When the relay apparatus 1001 determines that there exists a MAC address overlapping with the source MAC address [00: 21: 33: 44: 55: 66] of the ARP request packet, in the network system 1000, the relay apparatus 1001 converts the source MAC address [00: 21: 33: 44: 55: 66] of the ARP request packet into [01: 21: 33: 44: 55: 66]. Then, the relay apparatus 1001 transmits the ARP request packet to each of the server 1005 and 1006, and the virtual servers 10071 and 10072 with [01: 21: 33: 44: 55: 66] as a source MAC address (S1211 to S1214).
Each of the virtual servers 10042, 10071 and 10072, and the servers 1005 and 1006 determines whether its own IP address is the IP address [193. 168. 1.126] included in the ARP request packet.
The virtual server 10071 determines [193. 168. 1.126] is the IP address of the virtual server 10071 itself, and returns an ARP reply packet to the virtual server 10041 via the relay apparatuses 1003, 1002, and 1001 (S1215).
The ARP reply packet transmitted by the virtual server 10071 includes the source MAC address [00: 21: 33: 44: 55: 66] and the destination MAC address [01: 21: 33: 44: 55: 66]. Upon receipt of the ARP reply packet, the relay apparatus 1001 converts the source MAC address [00: 21: 33: 44: 55: 66] into [00: 21: 33: 44: 55: 60], and converts the destination MAC address from [01: 21: 33: 44: 55: 66] into [00: 21: 33: 44: 55: 66]. Then, the relay apparatus 1001 transmits the ARP reply packet to the virtual server 10041 (S1216).
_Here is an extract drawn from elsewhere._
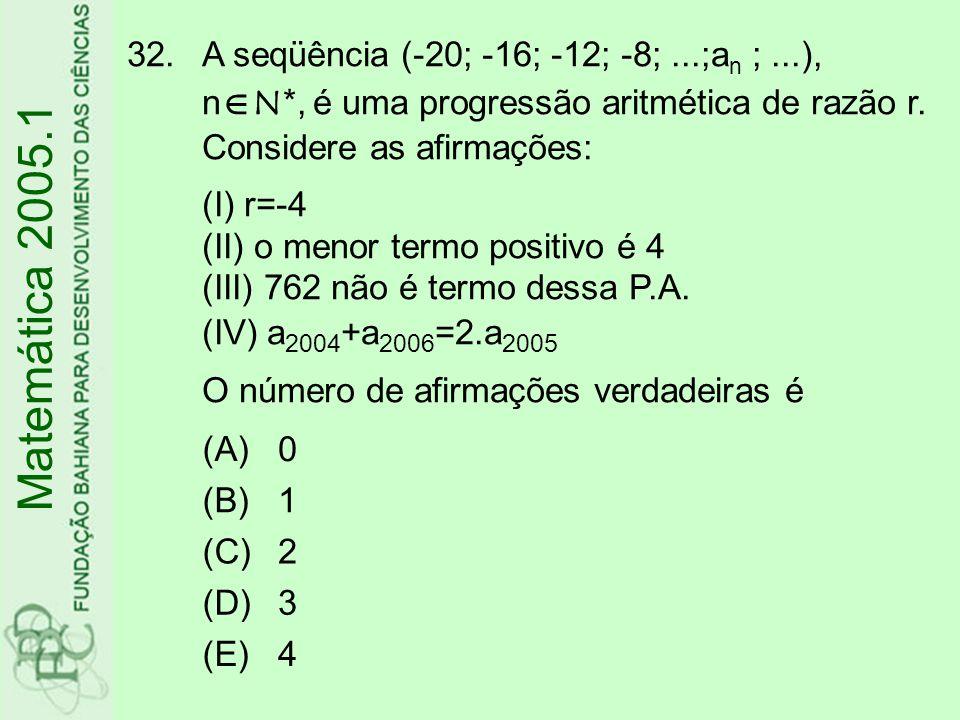 32.A seqüência (-20; -16; -12; -8;...;a n ;...), n  N*, é uma progressão aritmética de razão r.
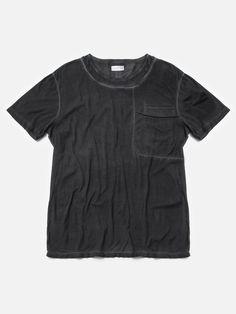 SS16 Bernard T Shirt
The virtual server 10041 acquires the MAC address [00: 21: 33: 44: 55: 60] of the virtual server 10071, and records the MAC address [00: 21: 33: 44: 55: 60] of the virtual server 10071 in the ARP table 1600 to thereby update it. The virtual server 10041 transmits a packet to the virtual server 10071 with [00: 21: 33: 44: 55: 66] as a source address, and with [00: 21: 33: 44: 55: 60] as a destination MAC address (S1217). The relay apparatus 1001 converts the source address from [00: 21: 33: 44: 55: 66] into [01: 21: 33: 44: 55: 66], and converts the destination MAC address from [00: 21: 33: 44: 55: 60] into [00: 21: 33: 44: 55: 66], to thereby transmit a packet to the virtual server 10071 (S1218). The virtual server 10071 transmits a packet to the virtual server 10041 with [00: 21: 33: 44: 55: 66] as a source address and with [01: 21: 33: 44: 55: 66] as a destination MAC address (S1219). The relay apparatus 1001 converts the source address from [00: 21: 33: 44: 55: 66] into [00: 21: 33: 44: 55: 60], and converts the destination MAC address from [00: 21: 33: 44: 55: 66] into [00: 21: 33: 44: 55: 60], to thereby transmit a packet to the virtual server 10041 (S1220).
FIG. 13 is a sequence diagram of communications in the network system 1000 according to this embodiment. This is a sequence diagram in the case where there is no overlap of MAC address in the network system 1000, and the relay apparatus 1001 has already recognized the MAC address of a communication target server. Specifically, this is the case where the MAC address of the communication target server has been recorded in the MAC address table.
In this embodiment, the virtual server 10041 performs packet communications with the virtual server 10071. That is, the communication target server of the virtual server 10041 is the virtual server 10071.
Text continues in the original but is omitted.